1964 poster: "Prevent Malaria and Take Care of People's Health." Painted by Wu Hao.
By Jia-Chen Fu, Assistant Professor of Chinese at Emory
For The Conversation
At the height of the Cultural Revolution, Project 523 – a covert operation launched by the Chinese government and headed by a young Chinese medical researcher by the name of Tu Youyou – discovered what has been the most powerful and effective antimalarial drug therapy to date.
Known in Chinese as qinghaosu and derived from the sweet wormwood (Artemisia annua L.), artemisinin was only one of several hundred substances Tu and her team of researchers culled from Chinese drugs and folk remedies and systematically tested in their search for a treatment to chloroquine-resistant malaria.
How Tu and her team discovered artemisinin tells us much about the continual Chinese effort to negotiate between traditional/modern and indigenous/foreign.
Indeed, contrary to popular assumptions that Maoist China was summarily against science and scientists, the Communist party-state needed the scientific elite for certain political and practical purposes.
Medicine, particularly when it also involved foreign relations, was one such area. In this case, it was the war in Vietnam and the scourge of malaria that led to the organization of Project 523.
North Vietnamese soldiers had to deal with disease as well as the enemy. (Photo via manhhai, CC.)
As fighting escalated between American and Vietnamese forces throughout the 1960s, malaria became the number one affliction compromising Vietnamese soldier health. The increasing number of chloroquine-resistant malaria cases in the civilian population further heightened North Vietnamese concern.

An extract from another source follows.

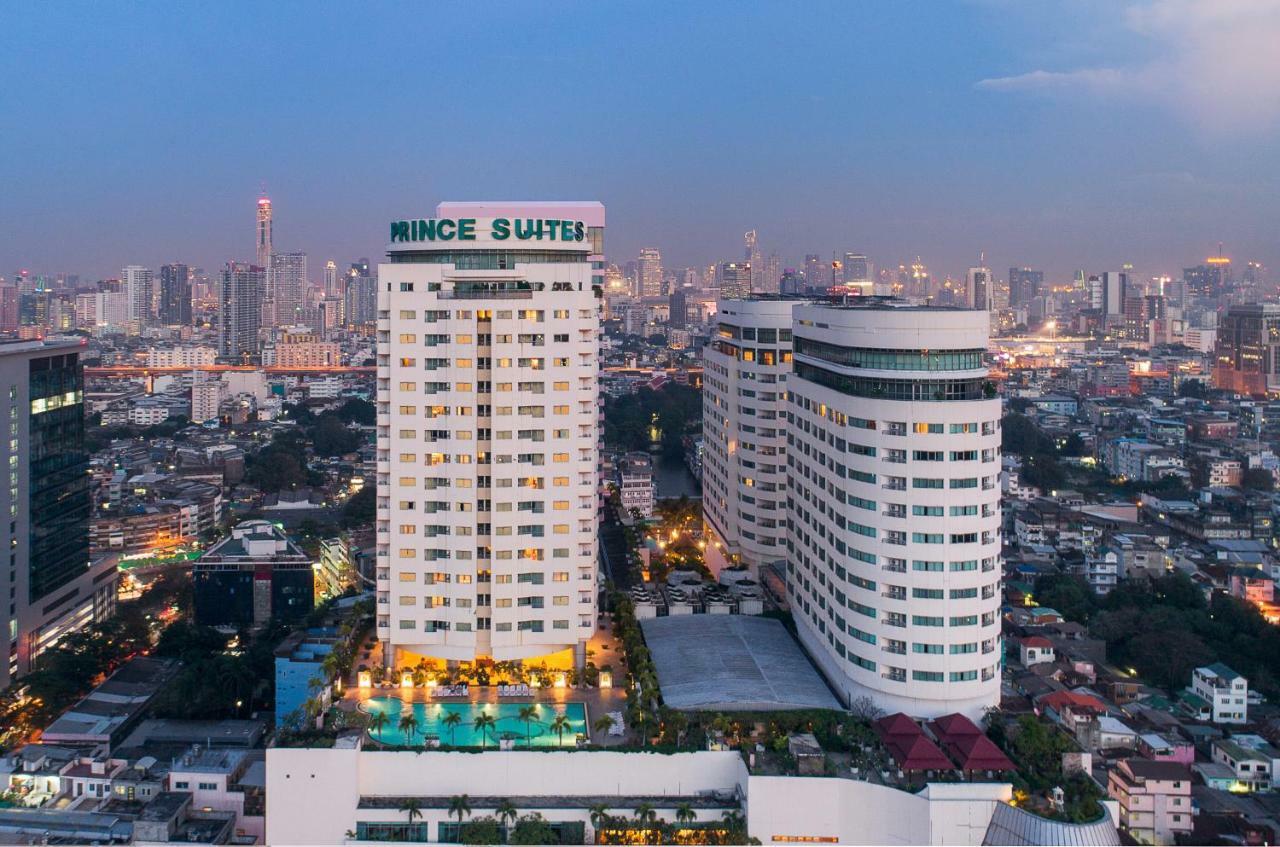Hotel Managed By Palace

In 1964, the North Vietnamese government approached Chinese leader Mao Tse Tung and asked for Chinese assistance in combating malaria. Mao responded, “Solving your problem is the same as solving our own.”
From the beginning, Project 523, which was classified as a top-secret state mission, was under the direction of military authorities. Although civilian agencies were invited to collaborate in May 1967, military supervision highlighted the urgent nature of the research and protected it from adverse political winds.
The original three-year plan produced by the People’s Liberation Army Research Institute aimed to: "integrate far and near, integrate Chinese and Western medicines, take Chinese drugs as its priority, emphasize innovation, unify plans, divide labor to work together."
Project 523 had three goals: the identification of new drug treatments for fighting chloroquine-resistant malaria, the development of long-term preventative measures against chloroquine-resistant malaria, and the development of mosquito repellents.
To achieve these ends, research on Chinese drugs and acupuncture was integral.